3. By way of anecdotal support for this position, I found the Arrow Increasing Relative Risk Aversion Hypothesis to be quite implausible when reading in graduate school. Since Arrow based his hypothesis on Friedman's time series money findings which indicated that money was a superior good, I also felt those findings to be suspect. One's immediate reaction would be to accept the findings of two Nobel Laureates without question--never do this! Check 'em out.  I may not be correct in my assertions that both are wrong in this matter, but I have managed to convince enough people to publish five articles on the subject.  In fact, I have a very recent paper that suggests that they might be right!  I still believe that I'm right but there is a payoff to the publications in any event--right or wrong, it is always good to question....

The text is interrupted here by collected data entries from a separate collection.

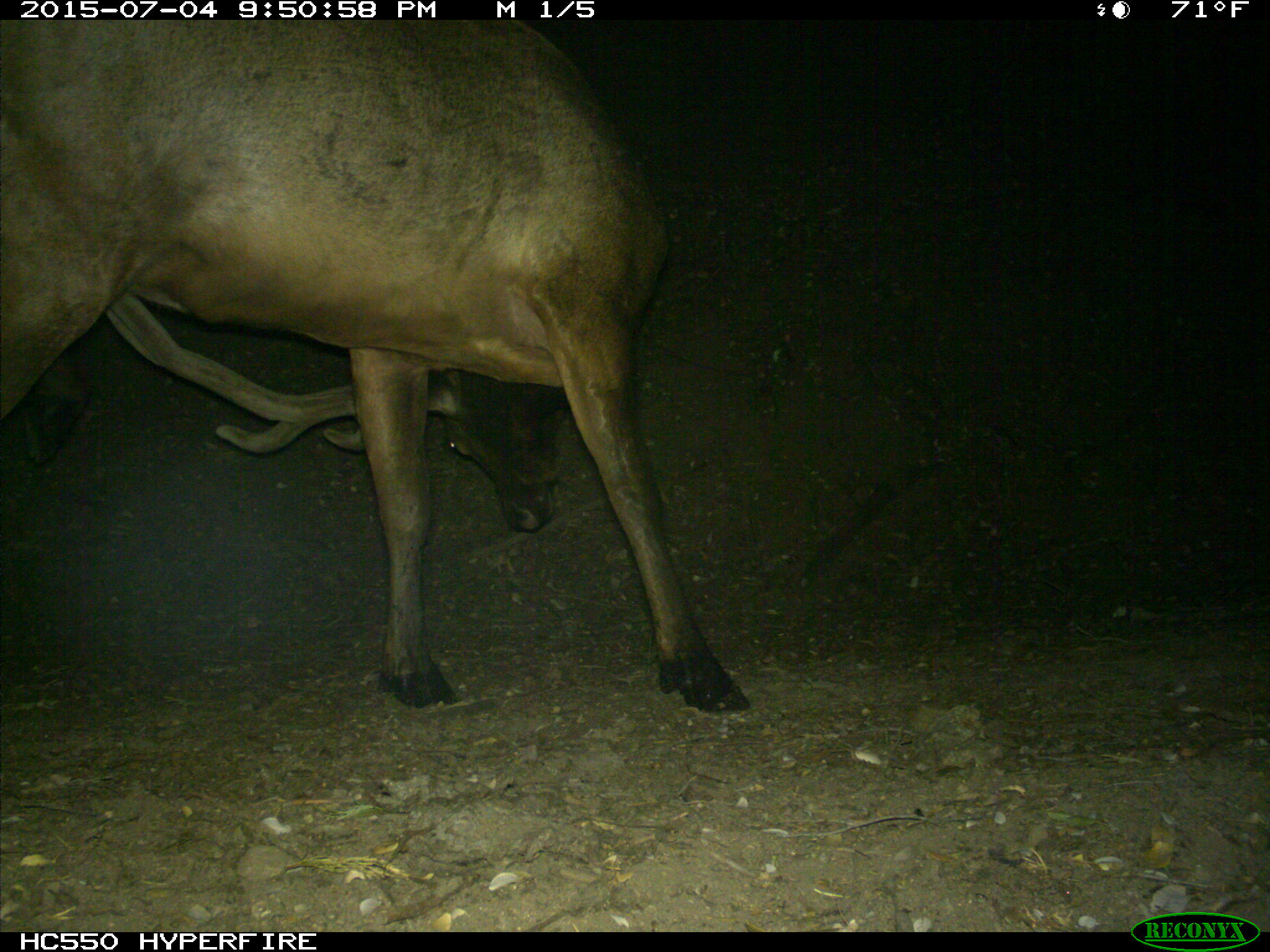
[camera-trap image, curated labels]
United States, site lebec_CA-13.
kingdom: Animalia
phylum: Chordata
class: Mammalia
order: Artiodactyla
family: Cervidae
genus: Cervus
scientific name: Cervus canadensis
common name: elk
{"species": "Cervus canadensis (elk)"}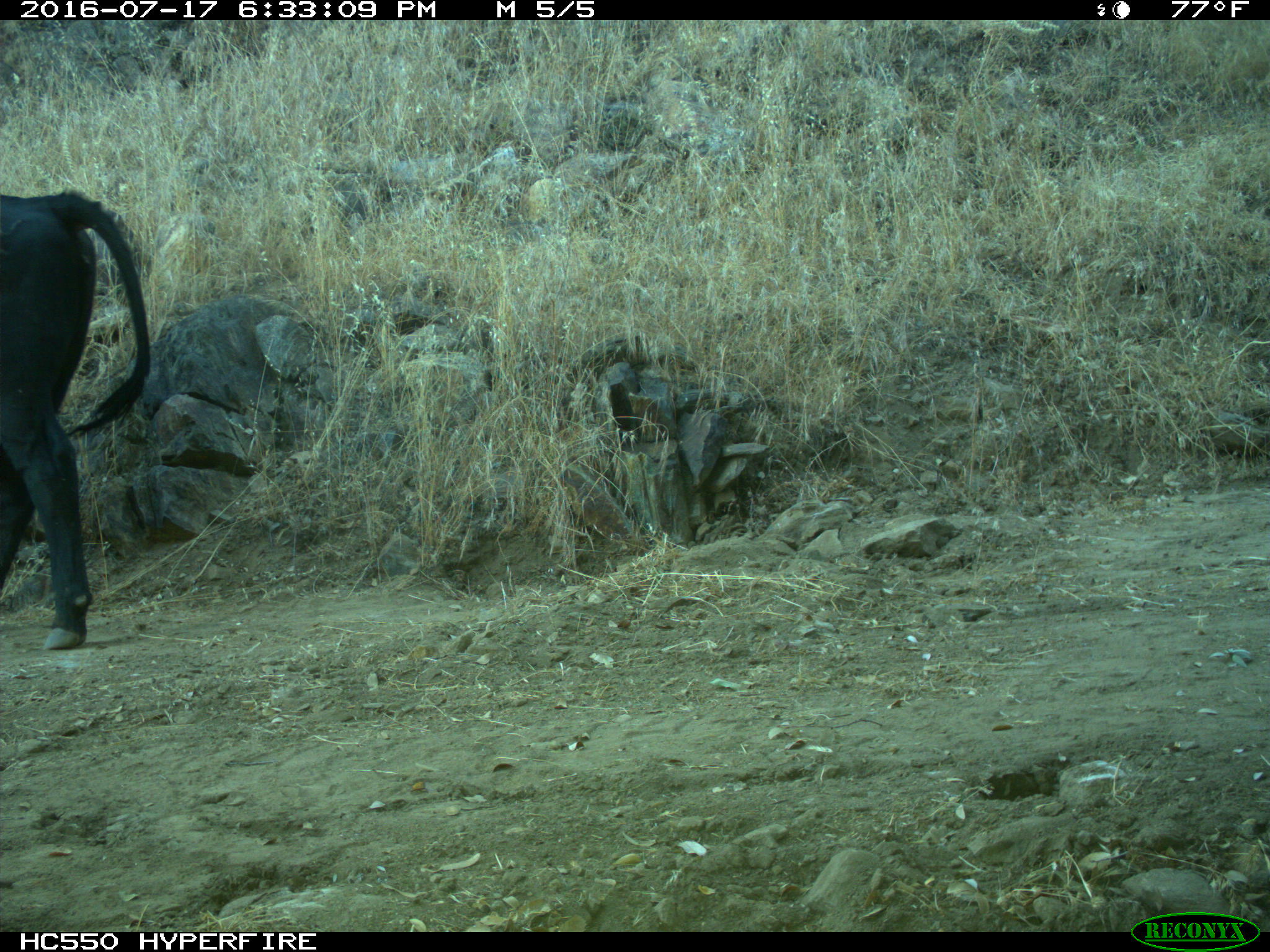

4. Anecdote: I found implausible a result in the Journal of Regional Science that indicated that migrants responded to expected future growth in per capita income but not current income differentials (moreover the former variable appeared to explain 44 percent of migration)! This seemed so counterintuitive to me that I re-ran the regressions and found that the result stemmed from having copied the wrong column of numbers (growth of personal income, not personal per capita income, hence migration was essentially regressed on future migration!). This led to a published comment longer than the original article (some other results changed) and ultimately to a host of related works since then.

5. Anecdote: I showed one of my early rejection letters a colleague and he responded "Congratulations! They want a revision."